Your goal.
The answer must consist only of the lines from the line with "genus: Odocoileus" to the line with "scientific name: Rusa unicolor", both included, exactly as they stand below.

Data excerpts.
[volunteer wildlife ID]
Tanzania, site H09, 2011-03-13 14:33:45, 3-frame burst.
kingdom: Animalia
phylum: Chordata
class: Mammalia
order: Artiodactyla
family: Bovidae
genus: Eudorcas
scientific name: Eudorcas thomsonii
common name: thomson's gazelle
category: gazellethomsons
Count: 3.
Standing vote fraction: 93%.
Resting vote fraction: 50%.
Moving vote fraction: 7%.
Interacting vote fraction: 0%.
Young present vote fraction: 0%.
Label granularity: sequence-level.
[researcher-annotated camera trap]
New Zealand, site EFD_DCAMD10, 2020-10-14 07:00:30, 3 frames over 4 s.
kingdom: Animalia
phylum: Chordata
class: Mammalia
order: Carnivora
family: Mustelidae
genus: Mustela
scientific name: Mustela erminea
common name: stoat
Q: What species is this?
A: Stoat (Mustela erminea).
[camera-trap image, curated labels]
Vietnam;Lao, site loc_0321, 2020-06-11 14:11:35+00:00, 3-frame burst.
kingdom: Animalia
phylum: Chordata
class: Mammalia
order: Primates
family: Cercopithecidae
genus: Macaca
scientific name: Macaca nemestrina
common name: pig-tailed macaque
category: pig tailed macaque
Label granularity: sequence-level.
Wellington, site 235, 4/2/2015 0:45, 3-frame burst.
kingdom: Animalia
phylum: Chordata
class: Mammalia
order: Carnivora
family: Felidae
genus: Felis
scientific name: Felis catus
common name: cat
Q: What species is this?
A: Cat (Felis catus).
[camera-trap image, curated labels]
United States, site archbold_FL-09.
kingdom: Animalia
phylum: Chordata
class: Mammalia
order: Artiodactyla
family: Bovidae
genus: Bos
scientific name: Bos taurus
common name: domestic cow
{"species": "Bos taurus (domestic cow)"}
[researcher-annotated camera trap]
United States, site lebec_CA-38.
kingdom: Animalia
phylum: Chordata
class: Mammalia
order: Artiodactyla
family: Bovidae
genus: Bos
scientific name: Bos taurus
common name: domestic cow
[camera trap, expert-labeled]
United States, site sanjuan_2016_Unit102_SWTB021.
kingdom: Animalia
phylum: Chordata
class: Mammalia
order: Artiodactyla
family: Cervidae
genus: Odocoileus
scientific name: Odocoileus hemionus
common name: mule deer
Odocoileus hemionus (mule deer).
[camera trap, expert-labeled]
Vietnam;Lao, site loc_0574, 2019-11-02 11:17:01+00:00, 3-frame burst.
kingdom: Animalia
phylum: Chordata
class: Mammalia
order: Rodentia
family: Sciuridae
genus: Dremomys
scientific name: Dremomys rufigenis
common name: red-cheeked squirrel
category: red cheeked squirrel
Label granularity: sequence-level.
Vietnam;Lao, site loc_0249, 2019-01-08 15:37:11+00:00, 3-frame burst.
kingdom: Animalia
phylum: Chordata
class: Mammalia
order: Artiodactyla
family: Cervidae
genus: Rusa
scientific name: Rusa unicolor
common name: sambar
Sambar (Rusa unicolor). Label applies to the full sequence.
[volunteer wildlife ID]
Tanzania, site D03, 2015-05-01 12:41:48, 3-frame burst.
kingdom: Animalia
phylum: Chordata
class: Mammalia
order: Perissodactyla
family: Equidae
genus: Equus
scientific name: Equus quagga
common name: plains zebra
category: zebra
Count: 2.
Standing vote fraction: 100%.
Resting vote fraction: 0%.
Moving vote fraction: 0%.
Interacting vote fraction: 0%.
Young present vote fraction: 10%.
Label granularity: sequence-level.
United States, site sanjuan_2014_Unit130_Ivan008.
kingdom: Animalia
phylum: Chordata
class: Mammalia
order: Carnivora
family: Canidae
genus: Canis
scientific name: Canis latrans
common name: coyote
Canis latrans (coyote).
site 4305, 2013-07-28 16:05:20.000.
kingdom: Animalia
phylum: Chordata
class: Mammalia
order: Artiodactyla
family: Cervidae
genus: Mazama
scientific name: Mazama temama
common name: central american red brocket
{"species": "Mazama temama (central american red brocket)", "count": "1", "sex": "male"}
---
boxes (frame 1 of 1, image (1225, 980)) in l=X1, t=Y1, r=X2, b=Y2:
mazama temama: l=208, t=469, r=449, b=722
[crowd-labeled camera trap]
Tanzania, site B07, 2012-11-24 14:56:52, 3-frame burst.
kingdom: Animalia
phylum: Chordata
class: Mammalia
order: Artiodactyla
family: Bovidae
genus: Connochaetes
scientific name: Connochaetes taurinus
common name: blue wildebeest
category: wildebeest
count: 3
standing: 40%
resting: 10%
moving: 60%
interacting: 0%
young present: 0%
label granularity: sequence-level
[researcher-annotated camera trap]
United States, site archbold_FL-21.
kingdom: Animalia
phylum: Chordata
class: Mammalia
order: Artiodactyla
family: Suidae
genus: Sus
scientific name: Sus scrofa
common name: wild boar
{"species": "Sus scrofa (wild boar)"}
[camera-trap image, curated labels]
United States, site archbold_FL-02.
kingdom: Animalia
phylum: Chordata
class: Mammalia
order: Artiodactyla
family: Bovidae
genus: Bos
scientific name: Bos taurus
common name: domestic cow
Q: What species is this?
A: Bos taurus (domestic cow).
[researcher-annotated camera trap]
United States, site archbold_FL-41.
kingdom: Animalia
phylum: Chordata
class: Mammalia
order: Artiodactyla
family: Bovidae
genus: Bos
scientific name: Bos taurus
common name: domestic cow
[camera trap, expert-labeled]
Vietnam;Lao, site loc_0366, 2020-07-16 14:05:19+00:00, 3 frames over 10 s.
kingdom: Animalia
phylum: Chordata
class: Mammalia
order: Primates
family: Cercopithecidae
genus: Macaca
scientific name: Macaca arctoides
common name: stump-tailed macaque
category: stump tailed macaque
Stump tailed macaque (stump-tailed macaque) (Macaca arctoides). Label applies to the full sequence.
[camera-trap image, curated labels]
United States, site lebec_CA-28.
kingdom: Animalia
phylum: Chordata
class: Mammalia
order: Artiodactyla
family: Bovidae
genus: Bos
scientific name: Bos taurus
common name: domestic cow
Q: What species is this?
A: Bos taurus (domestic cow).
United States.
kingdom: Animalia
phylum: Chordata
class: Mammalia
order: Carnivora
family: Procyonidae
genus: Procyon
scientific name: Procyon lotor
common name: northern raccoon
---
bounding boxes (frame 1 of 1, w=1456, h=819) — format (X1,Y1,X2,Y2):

Answer for this exercise.
genus: Odocoileus
scientific name: Odocoileus hemionus
common name: mule deer
Odocoileus hemionus (mule deer).
[camera trap, expert-labeled]
Vietnam;Lao, site loc_0574, 2019-11-02 11:17:01+00:00, 3-frame burst.
kingdom: Animalia
phylum: Chordata
class: Mammalia
order: Rodentia
family: Sciuridae
genus: Dremomys
scientific name: Dremomys rufigenis
common name: red-cheeked squirrel
category: red cheeked squirrel
Label granularity: sequence-level.
Vietnam;Lao, site loc_0249, 2019-01-08 15:37:11+00:00, 3-frame burst.
kingdom: Animalia
phylum: Chordata
class: Mammalia
order: Artiodactyla
family: Cervidae
genus: Rusa
scientific name: Rusa unicolor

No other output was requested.